Computer issues, lack of time, pending deadlines, tough parenting moments and a dirty house have done a pretty good job over the last few days in stirring up my heart. Add in health insurance woes and election day worries and tomorrow’s problems, too, could easily keep me in a tailspin.
Do not be anxious… Fear not… I am the Lord…
These bits of verses drift into my mind, but haven’t yet settled my soul. I still feel hurried, unsettled, restless and overwhelmed.
Be Still…
I sit down in my chair with only his Word and even that is hard. I haven’t done this in too many days. Taking things into my own hands can seem like the more productive path, and I realize I didn’t even think to pray. No wonder I’m vulnerable to the day’s circumstances pushing truth aside. My mind has been set on what I see, instead of the One who orders it all.

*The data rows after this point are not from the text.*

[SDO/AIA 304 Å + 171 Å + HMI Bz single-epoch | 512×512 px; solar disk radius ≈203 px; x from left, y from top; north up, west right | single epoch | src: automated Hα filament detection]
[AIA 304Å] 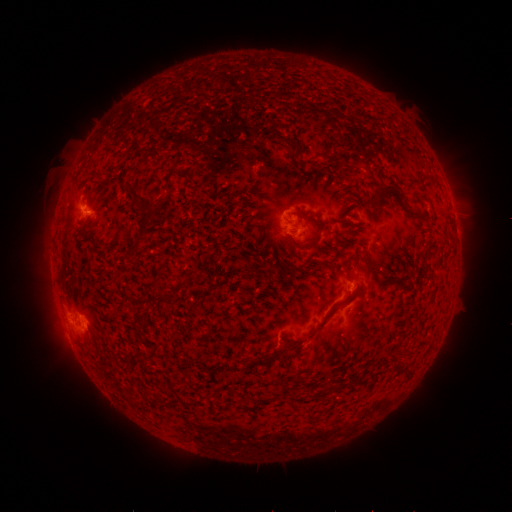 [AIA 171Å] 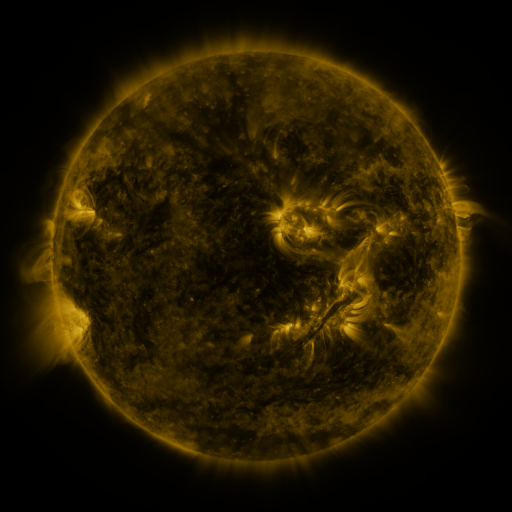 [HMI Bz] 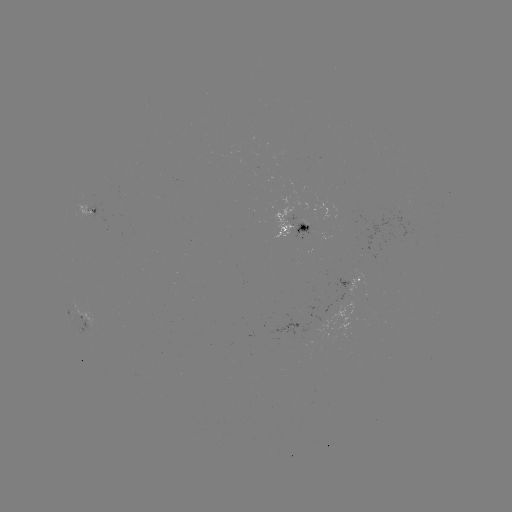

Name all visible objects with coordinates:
filament: (277, 136, 298, 153)
filament: (310, 159, 318, 168)
filament: (125, 181, 153, 222)
filament: (374, 183, 425, 218)
filament: (304, 217, 322, 226)
filament: (294, 228, 320, 249)
filament: (133, 231, 147, 243)
filament: (379, 270, 396, 284)
filament: (149, 291, 172, 303)
filament: (282, 292, 354, 350)
filament: (246, 353, 270, 370)
filament: (139, 355, 148, 367)
filament: (232, 360, 243, 372)
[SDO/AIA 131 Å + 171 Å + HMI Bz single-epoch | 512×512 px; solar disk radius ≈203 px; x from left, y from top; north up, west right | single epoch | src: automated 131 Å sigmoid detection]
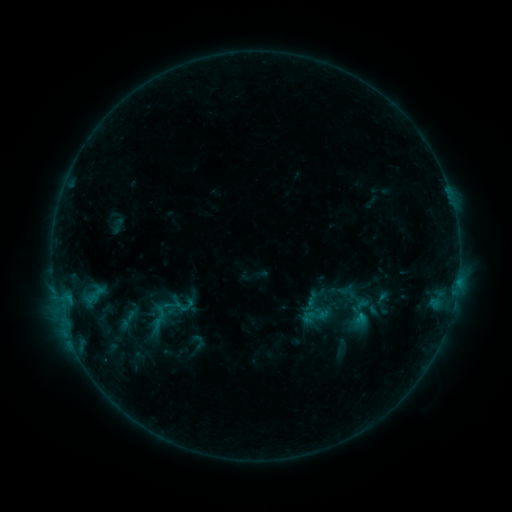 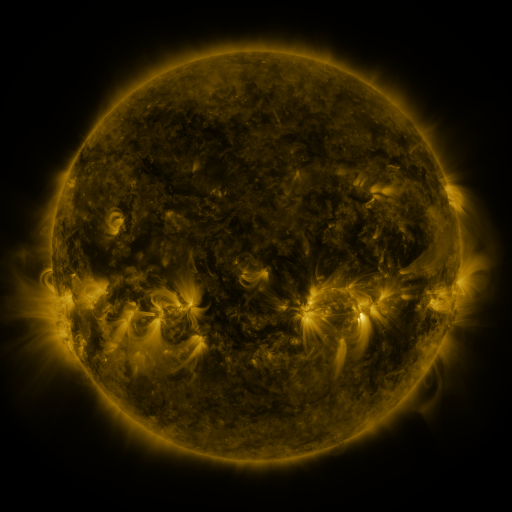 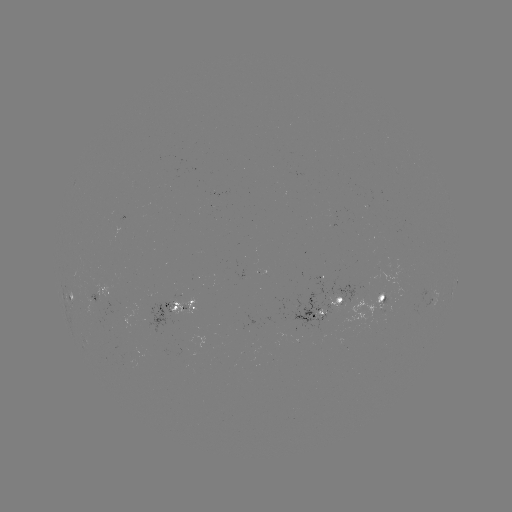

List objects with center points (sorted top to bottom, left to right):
sigmoid: (315, 316)
sigmoid: (340, 319)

But I’m not alone. Over and over again in his word, his people cry out. They feel forgotten, overwhelmed and afraid. They are under attack. The see evil prosper and wonder where God is and why he isn’t doing something about it.
And over and over again he reminds me through his word what Abraham and the Israelites, King David and so many more found to be true…
I am with you. I am for you. I will never leave you or forsake you. I am your shield and sword. I am your rock and fortress. I am your deliverer. I am your righteousness. I am your rescuer. I am your shepherd. I am your strength. I am your God. I will fight for you. I AM.
We may not understand all the whys or the ways of God, but we can know who. Who he was yesterday, is today and will be tomorrow never changes. The same God who allowed corrupt kings to rule and evil people to prosper worked his good and perfect will then and does now too.
So on this Election Day Eve – a day that a year ago we looked forward to with hope, we now (all of us from all sides, I think) wonder what is going to happen and how bad is it going to get. But as I’ve been discovering this week, the more I focus on those unknown, uncontrolled questions, the more I fear. When I turn my heart to reflect on who he is instead, my mind can fill with the kind of peace that surpasses understanding and circumstances.
Therefore on Wednesday morning when we wake no matter how bad our future seems, God will still be on his throne. And tomorrow if I turn on my computer and the backup failed, God will still be on his throne.